• _Gestellte Aufgabe A_:
Beantworte bitte diese Fragen zum Redeauszug über die Polizeiaffäre:
(i) Welche Zeitung mit welchem Datum wird im Redeauszug zitiert?
(ii) Gemeinsam mit welchem ehemaligen Landespolizeipräsidenten sollen laut Redeauszug Personen ausgesucht worden sein?
(iii) Welche Schlagzeile nennt einen Kriminalhauptkommissar?
• _Gestellte Aufgabe B_:
Setze den Redeauszug über die Polizeiaffäre im selben Ton nach seinem letzten Satz fort.

• _Angezeigter Text_:
_ _ _

Das hat etwas mit Personen zu tun. Angesichts der heute Morgen stattgefundenen Debatte darf ich die „Fuldaer Zeitung“ vom 12.11. dieses Jahres zitieren: „Der Fisch stinkt vom Kopf her“. – Und der war als Innenminister lange Jahre Volker Bouffier

(Beifall bei der SPD und der LINKEN sowie bei Abgeordneten des BÜNDNISSES 90/DIE GRÜ- NEN)

mit Personen, die gezielt von Ihnen, Herr Bouffier – vielleicht sollten Sie zuhören –, gemeinsam mit dem nun in Ungnade gefallenen ehemaligen Landespolizeipräsidenten Nedela ausgesucht worden sind. Deshalb müssen wir heute feststellen, dass es der heutige Ministerpräsident Bouffier gewesen ist, der ein System des Mobbings, der autoritären Führungsunkultur und des gegenseitigen Miss trauens innerhalb der Polizei nicht nur geprägt, sondern geschaffen hat.

(Beifall bei der SPD und bei Abgeordneten des BÜNDNISSES 90/DIE GRÜNEN)

Das ist keine Erfindung von uns oder der bösen Opposition. Allein die Schlagzeilen der letzten Wochen sprechen für sich: „Neue Ungereimtheiten in der Polizeiaffäre“, „Kein Edeka für Bouffier“, „Schnüffeleien hinter Polizeigardinen“, „Kriminalhauptkommissar fühlt sich von Polizeiführung gemobbt“, „Polizisten fühlen sich alleingelassen“.

_ _ _

• _Auszüge aus Daten_:
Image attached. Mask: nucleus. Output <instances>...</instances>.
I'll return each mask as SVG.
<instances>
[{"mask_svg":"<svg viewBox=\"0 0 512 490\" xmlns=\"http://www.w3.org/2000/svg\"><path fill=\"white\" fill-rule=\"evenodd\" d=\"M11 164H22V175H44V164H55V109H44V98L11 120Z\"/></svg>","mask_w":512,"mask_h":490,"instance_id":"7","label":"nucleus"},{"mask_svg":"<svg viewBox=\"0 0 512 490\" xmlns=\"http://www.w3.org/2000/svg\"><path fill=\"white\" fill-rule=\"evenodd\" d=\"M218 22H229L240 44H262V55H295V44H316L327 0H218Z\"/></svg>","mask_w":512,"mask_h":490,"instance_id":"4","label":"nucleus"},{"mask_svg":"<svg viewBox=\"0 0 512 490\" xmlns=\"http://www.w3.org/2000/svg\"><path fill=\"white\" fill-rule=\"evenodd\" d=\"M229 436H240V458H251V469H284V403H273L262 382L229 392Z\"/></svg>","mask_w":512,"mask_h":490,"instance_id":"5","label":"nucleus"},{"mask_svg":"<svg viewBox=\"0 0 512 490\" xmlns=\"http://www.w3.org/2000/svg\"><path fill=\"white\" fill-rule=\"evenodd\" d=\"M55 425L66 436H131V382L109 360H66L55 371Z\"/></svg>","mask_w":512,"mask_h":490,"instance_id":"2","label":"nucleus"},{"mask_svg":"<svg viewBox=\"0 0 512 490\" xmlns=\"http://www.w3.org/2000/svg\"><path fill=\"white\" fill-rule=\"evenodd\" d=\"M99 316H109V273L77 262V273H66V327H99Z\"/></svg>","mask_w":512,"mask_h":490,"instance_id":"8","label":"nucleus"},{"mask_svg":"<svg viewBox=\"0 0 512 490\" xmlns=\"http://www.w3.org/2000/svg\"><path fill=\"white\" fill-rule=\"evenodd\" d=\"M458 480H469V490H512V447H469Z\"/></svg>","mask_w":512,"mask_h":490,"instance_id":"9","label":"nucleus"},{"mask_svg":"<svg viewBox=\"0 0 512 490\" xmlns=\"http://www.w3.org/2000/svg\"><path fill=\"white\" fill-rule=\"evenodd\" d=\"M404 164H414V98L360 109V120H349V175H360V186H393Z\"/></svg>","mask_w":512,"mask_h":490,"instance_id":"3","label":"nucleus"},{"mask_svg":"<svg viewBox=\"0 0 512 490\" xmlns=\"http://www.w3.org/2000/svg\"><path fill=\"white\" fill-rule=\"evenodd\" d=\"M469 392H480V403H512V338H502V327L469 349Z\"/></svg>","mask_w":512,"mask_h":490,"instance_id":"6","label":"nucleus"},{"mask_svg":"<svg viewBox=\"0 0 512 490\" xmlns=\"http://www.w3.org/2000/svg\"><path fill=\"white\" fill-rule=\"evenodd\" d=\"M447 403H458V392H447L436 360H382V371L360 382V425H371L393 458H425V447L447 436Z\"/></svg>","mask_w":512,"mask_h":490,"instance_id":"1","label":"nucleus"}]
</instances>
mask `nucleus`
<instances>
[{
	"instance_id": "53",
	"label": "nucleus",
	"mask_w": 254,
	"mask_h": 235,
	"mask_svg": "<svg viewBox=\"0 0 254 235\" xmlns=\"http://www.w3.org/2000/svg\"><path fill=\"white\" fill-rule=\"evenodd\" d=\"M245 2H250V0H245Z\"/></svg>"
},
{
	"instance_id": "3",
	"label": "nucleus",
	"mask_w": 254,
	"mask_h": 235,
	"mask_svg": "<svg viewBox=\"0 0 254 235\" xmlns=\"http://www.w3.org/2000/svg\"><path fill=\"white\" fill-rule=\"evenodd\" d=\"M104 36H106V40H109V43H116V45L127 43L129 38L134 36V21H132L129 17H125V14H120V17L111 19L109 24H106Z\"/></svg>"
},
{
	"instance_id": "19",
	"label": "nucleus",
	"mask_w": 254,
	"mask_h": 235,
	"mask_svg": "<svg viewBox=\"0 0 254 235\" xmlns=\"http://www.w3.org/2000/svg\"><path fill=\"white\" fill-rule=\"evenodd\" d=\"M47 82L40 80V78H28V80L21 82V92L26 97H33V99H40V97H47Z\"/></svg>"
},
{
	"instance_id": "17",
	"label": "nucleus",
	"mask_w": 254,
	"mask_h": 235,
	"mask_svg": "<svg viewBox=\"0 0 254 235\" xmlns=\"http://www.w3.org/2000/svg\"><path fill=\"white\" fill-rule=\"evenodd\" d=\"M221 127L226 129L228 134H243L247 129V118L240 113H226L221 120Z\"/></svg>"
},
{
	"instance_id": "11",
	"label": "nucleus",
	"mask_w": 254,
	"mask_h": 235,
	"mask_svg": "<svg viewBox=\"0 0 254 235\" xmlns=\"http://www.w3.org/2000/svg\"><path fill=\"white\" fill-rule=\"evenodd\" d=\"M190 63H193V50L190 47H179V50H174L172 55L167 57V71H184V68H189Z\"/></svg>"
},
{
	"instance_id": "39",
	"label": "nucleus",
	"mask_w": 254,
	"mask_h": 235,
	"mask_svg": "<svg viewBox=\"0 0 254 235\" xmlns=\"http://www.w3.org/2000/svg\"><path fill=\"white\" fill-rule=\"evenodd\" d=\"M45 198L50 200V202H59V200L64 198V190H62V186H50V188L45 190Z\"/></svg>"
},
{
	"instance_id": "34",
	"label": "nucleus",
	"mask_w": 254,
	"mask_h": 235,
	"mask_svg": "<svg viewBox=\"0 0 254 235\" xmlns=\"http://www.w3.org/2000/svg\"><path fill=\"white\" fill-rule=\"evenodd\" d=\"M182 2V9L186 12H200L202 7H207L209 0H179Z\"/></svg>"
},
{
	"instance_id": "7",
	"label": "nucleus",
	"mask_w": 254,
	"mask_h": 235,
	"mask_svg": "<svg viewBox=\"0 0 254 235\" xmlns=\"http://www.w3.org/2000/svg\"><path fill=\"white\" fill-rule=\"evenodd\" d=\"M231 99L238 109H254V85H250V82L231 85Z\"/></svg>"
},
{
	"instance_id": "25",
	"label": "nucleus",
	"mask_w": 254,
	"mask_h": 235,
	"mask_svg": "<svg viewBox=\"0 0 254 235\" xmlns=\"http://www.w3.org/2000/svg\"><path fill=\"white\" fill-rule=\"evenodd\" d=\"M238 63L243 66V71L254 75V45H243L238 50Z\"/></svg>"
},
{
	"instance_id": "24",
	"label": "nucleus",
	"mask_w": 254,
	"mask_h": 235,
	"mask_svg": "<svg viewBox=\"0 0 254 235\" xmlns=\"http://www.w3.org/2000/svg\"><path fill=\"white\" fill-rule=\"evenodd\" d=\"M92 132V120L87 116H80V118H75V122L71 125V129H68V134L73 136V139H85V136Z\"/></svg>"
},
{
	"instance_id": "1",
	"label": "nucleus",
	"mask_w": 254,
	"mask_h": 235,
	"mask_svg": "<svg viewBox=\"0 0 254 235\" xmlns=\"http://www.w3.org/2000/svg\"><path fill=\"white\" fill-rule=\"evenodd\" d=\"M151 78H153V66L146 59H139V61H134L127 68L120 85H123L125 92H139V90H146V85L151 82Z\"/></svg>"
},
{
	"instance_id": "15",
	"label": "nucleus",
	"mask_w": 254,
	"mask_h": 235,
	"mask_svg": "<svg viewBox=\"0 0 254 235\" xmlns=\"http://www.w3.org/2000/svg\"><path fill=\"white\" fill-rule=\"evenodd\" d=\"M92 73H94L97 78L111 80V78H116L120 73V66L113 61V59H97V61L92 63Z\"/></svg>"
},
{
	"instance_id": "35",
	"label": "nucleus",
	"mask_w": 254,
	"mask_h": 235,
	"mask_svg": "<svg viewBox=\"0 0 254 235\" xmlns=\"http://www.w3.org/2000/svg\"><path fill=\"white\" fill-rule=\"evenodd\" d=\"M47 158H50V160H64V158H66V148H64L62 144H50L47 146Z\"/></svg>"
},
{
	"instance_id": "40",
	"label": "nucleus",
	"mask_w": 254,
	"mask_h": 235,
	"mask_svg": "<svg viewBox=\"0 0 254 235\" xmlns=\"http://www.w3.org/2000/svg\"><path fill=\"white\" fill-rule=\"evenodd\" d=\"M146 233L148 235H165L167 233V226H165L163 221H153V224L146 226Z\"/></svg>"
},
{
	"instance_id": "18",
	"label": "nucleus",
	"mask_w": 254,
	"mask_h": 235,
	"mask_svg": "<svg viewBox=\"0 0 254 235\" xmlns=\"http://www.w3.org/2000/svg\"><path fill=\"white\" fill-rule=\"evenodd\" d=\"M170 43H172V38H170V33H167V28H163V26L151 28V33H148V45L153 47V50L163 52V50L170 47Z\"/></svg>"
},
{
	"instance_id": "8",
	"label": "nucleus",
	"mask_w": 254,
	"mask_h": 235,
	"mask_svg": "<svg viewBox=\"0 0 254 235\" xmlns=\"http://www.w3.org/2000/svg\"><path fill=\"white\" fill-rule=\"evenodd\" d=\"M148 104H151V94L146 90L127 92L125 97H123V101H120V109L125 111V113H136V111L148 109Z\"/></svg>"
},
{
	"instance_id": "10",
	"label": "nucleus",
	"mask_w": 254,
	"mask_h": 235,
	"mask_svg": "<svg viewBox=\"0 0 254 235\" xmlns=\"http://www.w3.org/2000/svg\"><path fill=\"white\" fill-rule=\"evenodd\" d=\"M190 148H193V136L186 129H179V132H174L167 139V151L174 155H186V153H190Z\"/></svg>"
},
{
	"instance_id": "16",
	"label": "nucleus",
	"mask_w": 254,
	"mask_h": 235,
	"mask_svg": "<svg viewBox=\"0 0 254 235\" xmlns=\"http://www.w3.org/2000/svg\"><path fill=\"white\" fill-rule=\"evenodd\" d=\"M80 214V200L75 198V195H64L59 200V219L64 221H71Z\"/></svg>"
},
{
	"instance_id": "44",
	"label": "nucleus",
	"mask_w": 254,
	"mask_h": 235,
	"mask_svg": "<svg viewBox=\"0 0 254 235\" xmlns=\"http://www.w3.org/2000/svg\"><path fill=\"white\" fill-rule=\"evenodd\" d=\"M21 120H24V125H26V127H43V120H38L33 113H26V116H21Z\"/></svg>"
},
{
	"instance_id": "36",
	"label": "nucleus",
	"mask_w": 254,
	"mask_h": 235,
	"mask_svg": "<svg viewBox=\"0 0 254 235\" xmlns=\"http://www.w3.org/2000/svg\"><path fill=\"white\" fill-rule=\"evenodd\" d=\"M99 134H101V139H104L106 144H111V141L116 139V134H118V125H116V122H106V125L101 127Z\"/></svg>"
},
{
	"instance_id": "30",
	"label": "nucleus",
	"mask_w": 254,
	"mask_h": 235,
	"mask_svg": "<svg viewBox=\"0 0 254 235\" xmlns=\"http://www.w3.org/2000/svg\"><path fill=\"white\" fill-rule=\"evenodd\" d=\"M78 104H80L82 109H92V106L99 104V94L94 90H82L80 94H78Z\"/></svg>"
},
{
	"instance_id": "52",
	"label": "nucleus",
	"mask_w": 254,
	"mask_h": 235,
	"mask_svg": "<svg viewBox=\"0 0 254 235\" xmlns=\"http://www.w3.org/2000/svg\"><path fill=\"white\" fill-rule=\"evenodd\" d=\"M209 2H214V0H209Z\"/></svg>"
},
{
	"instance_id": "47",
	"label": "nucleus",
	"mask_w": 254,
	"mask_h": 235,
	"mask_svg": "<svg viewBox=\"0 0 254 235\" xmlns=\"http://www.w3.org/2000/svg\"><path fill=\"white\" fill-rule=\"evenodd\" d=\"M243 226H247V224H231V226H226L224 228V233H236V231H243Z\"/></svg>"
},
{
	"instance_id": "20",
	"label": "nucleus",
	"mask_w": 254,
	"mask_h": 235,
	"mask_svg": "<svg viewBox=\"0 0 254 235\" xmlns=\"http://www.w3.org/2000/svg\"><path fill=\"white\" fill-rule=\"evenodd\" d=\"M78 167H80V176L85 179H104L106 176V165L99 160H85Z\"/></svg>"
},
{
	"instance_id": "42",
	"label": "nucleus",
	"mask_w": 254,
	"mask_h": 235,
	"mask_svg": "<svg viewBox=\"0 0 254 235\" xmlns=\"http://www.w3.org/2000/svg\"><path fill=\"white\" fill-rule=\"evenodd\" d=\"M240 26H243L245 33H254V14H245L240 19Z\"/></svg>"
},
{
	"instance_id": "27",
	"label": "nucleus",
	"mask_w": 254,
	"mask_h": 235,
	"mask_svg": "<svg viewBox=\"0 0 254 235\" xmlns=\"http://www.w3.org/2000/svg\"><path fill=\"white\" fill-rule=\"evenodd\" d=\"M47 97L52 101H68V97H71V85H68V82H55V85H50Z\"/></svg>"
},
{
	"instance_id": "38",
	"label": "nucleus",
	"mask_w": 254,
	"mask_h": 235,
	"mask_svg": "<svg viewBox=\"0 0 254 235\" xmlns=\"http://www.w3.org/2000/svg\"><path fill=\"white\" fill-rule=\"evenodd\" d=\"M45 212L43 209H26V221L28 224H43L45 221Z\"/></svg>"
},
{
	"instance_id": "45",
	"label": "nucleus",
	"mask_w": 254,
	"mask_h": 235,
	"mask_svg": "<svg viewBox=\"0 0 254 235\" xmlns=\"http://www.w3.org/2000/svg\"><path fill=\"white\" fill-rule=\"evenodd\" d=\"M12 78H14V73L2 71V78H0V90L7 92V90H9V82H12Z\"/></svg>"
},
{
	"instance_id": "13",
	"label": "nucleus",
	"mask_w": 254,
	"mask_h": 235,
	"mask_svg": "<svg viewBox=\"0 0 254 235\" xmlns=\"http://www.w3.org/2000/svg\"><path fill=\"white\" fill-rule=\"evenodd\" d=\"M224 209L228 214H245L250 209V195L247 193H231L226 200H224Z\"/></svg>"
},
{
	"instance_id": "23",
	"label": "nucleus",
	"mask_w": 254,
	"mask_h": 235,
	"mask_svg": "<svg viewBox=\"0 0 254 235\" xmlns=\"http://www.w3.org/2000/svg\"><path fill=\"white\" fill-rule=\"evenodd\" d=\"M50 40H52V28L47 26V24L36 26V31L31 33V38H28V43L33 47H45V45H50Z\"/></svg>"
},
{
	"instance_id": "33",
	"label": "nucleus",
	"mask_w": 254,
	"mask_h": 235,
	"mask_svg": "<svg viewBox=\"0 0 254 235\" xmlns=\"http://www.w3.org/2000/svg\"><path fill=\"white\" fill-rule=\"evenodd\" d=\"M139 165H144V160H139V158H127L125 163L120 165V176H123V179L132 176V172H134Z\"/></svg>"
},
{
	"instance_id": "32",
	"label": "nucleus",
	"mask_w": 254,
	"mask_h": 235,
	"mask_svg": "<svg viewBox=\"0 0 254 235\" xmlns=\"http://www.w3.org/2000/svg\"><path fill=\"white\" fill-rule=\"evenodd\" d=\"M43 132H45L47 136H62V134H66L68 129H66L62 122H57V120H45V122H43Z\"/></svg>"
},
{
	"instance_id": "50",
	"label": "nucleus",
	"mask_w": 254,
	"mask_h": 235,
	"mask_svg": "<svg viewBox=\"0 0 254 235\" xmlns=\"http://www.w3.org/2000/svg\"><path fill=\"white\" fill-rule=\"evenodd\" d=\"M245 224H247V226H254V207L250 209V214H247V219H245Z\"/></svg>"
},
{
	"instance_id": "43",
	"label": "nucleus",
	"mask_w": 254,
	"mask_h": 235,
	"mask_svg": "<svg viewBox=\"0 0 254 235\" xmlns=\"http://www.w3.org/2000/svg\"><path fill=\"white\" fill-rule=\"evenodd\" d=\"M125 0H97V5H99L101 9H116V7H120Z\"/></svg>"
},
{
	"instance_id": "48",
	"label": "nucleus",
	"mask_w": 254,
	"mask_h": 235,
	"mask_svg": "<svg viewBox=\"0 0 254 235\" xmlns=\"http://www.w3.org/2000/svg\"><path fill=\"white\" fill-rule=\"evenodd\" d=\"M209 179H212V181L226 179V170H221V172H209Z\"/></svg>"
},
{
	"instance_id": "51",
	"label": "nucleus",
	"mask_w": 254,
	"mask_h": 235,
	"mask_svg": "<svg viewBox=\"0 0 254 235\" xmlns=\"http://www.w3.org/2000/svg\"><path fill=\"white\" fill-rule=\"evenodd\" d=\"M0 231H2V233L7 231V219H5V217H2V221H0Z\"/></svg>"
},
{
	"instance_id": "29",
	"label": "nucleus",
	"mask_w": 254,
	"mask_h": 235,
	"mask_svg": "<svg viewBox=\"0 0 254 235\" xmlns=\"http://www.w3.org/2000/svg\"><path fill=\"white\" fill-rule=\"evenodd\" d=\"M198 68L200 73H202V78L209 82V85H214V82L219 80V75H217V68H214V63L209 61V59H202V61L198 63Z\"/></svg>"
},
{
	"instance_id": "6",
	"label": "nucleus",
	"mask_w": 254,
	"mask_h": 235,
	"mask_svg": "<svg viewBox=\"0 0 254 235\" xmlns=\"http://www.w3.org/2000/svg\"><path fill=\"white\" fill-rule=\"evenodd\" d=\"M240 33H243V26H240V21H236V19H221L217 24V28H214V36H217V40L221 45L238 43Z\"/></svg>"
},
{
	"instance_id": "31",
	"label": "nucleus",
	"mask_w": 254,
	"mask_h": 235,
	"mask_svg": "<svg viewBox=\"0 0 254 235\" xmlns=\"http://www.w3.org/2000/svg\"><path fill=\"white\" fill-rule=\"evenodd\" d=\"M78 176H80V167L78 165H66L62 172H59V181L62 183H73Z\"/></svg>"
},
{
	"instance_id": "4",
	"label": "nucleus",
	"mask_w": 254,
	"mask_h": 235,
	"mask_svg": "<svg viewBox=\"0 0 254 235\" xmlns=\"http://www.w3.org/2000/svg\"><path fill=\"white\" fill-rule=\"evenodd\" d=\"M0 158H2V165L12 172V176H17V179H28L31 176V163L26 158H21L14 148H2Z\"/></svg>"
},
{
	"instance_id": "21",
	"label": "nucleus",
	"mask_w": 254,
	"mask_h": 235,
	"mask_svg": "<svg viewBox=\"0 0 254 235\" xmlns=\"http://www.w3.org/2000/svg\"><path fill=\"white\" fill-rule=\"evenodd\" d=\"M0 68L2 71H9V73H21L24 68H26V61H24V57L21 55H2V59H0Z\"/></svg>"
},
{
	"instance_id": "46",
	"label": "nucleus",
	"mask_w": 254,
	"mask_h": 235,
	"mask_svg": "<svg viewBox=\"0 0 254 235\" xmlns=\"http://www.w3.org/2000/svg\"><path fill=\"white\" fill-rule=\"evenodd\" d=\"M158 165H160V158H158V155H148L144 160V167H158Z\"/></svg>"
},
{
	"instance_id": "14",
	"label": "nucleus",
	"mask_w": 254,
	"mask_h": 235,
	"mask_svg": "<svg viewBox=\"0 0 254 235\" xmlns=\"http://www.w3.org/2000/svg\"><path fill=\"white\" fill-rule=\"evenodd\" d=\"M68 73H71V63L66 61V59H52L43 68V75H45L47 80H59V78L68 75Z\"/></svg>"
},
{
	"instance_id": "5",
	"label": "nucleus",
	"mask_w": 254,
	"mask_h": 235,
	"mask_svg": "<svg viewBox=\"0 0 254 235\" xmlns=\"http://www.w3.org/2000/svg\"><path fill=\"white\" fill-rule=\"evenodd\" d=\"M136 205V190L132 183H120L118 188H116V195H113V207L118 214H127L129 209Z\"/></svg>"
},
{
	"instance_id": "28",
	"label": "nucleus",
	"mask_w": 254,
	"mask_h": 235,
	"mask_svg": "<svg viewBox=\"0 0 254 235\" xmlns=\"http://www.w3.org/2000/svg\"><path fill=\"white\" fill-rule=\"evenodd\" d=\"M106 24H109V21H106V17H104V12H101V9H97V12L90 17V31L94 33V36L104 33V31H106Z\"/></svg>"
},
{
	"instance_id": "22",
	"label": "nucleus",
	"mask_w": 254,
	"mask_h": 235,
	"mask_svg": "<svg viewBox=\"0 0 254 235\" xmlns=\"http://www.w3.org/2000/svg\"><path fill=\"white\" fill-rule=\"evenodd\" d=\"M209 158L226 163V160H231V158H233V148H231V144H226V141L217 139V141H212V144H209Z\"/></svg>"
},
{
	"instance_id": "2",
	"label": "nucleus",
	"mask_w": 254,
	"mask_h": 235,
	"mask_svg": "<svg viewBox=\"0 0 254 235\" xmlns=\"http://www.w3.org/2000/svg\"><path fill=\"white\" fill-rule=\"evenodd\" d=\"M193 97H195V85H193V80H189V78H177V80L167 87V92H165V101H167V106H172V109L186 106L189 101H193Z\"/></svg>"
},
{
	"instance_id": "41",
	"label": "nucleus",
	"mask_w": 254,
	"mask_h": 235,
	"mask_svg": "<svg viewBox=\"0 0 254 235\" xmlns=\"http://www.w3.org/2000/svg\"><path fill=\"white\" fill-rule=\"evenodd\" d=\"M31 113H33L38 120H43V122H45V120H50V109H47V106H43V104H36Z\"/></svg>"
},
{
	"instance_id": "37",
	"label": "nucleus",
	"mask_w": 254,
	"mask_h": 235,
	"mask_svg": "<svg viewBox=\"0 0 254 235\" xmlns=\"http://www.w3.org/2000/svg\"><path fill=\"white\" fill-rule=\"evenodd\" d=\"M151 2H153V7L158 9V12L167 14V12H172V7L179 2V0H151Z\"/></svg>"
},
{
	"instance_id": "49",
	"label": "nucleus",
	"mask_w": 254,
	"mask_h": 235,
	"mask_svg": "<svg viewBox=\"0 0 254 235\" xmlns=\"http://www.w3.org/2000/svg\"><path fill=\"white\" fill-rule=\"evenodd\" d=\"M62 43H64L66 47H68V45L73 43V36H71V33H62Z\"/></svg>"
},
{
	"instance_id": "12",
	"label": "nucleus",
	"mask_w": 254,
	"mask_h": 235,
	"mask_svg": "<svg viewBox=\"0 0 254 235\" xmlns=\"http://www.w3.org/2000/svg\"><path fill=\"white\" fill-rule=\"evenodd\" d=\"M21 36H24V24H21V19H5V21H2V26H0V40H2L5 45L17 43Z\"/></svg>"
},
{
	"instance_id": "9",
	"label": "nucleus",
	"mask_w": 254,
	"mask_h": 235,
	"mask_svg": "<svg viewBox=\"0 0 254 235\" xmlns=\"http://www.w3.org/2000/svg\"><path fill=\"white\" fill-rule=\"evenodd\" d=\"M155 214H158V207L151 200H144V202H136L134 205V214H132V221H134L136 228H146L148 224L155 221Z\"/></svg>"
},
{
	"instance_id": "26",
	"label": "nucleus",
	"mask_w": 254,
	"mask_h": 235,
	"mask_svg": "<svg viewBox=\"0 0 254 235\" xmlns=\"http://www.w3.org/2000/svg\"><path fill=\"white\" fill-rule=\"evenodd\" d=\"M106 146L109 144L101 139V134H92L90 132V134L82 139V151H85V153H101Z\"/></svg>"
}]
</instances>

_ _ _

• _Schriftliche Antwort A_:
(i) Die „Fuldaer Zeitung“ vom 12.11.
(ii) Nedela
(iii) „Kriminalhauptkommissar fühlt sich von Polizeiführung gemobbt“

• _Schriftliche Antwort B_:
Das sind nur die Schlagzeilen. Ich zitiere – ich würde sagen, das ist kein sozialdemokratisches Kampfblatt – erneut die „Fuldaer Zeitung“ vom 12.11.2010. Da ist die Sprache von: „Die Führung der hessischen Polizei präsentiert sich irgendwo zwischen Mafia und kleinkariertem Intrigantenstadel.“

(Beifall bei der SPD – Günter Rudolph (SPD): Ui!)

Meine Damen und Herren, das sollte Ihnen zu denken geben. Ich nenne Ihnen nur einige wenige Beispiele, die zeigen, dass das nur die Spitze des Eisbergs ist.

Da gibt es den Fall H. aus dem PP Frankfurt. Nach einer Festnahme hatte der Polizeibeamte eine Anzeige wegen Körperverletzung erhalten. Es wurden sofort ein Disziplinarverfahren und ein staatsanwaltschaftliches Ermittlungsverfahren eingeleitet. Vier Jahre dauerte es, bis es die Justiz aufgeklärt hatte und herauskam, dass der Beamte unschuldig war. Das besonders Tragische an diesem Fall ist, dass Herr H. Selbstmord begangen hat.

Bei einem weiteren Beamten wurden illegale Nebenakten geführt. Auch dieser wurde sofort vom Dienst suspendiert – übrigens auch vom PP Frankfurt.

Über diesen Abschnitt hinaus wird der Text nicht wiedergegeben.